Crude Oil has been in a death spiral for months. What is causing this market break in Crude? Will it continue?
These are good questions. And the answer on the seemingly bottomless crude oil market is that it depends on who you ask (and how you ask it).
Zero Hedge has had a number of great articles on crude, most recently suggesting that plummeting crude prices have been the result of a deal between the US and Saudi Arabia:
Two weeks ago, we revealed one part of the “Secret Deal” between the US and Saudi Arabia: namely what the US ‘brought to the table’ as part of its grand alliance strategy in the middle east, which proudly revealed Saudi Arabia to be “aligned” with the US against ISIS, when in reality John Kerry was merely doing Saudi Arabia’s will when the WSJ reported that “the process gave the Saudis leverage to extract a fresh U.S. commitment to beef up training for rebels fighting Mr. Assad, whose demise the Saudis still see as a top priority.”
It was heinous. It was underhanded. It was beyond the bounds of international morality. It was an attack on the American way of life. It was what you might expect from unscrupulous Arabs. It was “the oil weapon” — and back in 1973, it was directed at the United States. Skip ahead four decades and it’s smart, it’s effective, and it’s the American way. The Obama administration has appropriated it as a major tool of foreign policy, a new way to go to war with nations it considers hostile without relying on planes, missiles, and troops. It is, of course, that very same oil weapon.
For those to whom the recent US campaign against Syria seems a deja vu of last summer’s “near-war” attempt to ouster its president Bashar al-Assad, which was stopped in the last minute due to some very forceful Russian intervention and the near breakout of war in the Mediterranean between US and Russian navies, it is because they are. And as a reminder, just like last year, the biggest wildcard in this, and that, direct intervention into sovereign Syrian territory, or as some would call it invasion or even war, was not the US but Saudi Arabia – recall from August of 2013 – “Meet Saudi Arabia’s Bandar bin Sultan: The Puppetmaster Behind The Syrian War.” Bin Sultan was officially let go shortly after the 2013 campaign to replace Syria’s leadership with a more “amenable” regime failed if not unofficially (see below), but Saudi ambitions over Syria remained.
Meanwhile, over at MoneyMorning, the speculation is that the Saudis, instead of acting in concert with the U.S., are actually trying to drive the U.S. out of the crude oil business:
There appears to be a direct battle underway among OPEC members for market share in a pricing environment increasingly defined by unconventional (shale and tight) reserves.

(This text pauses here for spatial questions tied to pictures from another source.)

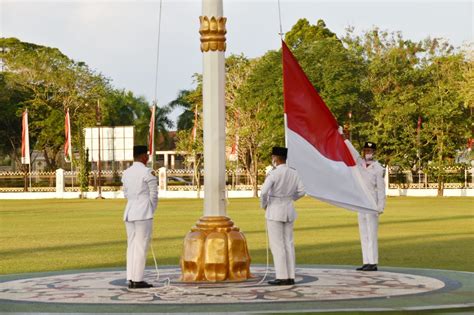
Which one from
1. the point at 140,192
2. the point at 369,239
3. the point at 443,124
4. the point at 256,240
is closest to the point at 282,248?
the point at 140,192

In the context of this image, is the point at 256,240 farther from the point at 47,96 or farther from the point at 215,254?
the point at 47,96

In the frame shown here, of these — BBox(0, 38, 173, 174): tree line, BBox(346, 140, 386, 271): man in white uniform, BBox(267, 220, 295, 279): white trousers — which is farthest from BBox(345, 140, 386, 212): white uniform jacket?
BBox(0, 38, 173, 174): tree line

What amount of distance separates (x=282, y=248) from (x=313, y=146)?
139cm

The move suggests that the biggest member of OPEC is prepared to let prices fall rather than cede market share by paring output to clear a supply surplus, according to a comment from Commerzbank, the Frankfurt-based global banking giant….

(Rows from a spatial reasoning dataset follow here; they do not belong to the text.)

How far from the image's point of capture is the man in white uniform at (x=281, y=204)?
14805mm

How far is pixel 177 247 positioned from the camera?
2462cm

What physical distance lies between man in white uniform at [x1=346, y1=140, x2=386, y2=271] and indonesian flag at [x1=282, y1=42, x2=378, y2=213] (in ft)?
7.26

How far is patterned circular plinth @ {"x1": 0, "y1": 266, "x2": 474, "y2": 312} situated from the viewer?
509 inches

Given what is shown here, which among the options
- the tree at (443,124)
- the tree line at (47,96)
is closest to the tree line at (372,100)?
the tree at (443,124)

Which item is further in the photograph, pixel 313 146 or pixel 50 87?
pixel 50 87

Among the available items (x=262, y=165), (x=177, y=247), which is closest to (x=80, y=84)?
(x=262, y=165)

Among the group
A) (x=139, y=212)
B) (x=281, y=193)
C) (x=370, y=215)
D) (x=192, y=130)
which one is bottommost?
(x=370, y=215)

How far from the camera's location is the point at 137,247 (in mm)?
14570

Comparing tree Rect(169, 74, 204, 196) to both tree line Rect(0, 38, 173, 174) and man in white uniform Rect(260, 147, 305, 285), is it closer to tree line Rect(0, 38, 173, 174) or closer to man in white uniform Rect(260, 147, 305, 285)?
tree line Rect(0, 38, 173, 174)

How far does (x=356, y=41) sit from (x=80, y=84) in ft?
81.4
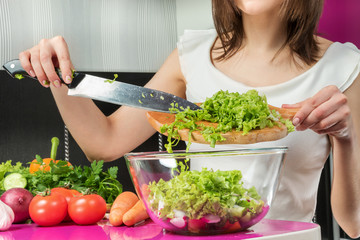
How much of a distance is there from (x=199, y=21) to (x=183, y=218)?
1.99 meters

Today, the kingdom would need to reduce output by about 500,000 barrels a day to eliminate the supply glut caused by the highest U.S. output in three decades, according to several analysts…
Indications are that the Saudis intend to keep output steady until the end of the year, near the 9.6 million barrels a day extracted in August and September. However, that did follow the largest Saudi cut in almost two years made in August, according to the Saudi data provided to the OPEC Secretariat in Vienna at the time.
Refraining from further cuts would preserve the volume of Saudi Arabia’s oil sales, curb revenue for competitors, and discourage production of U.S. shale oil.
That’s because a further decline in crude oil prices would make some production in the United States unprofitable, preserving Saudi exports at the expense of American shale operations.
So who is to be believed? Is it a conspiracy between the US and the Saudis to put pressure on Iran and Russia? Or does Saudi Arabia want to force US players out of the market?
Either way, the chart paints a dismal picture.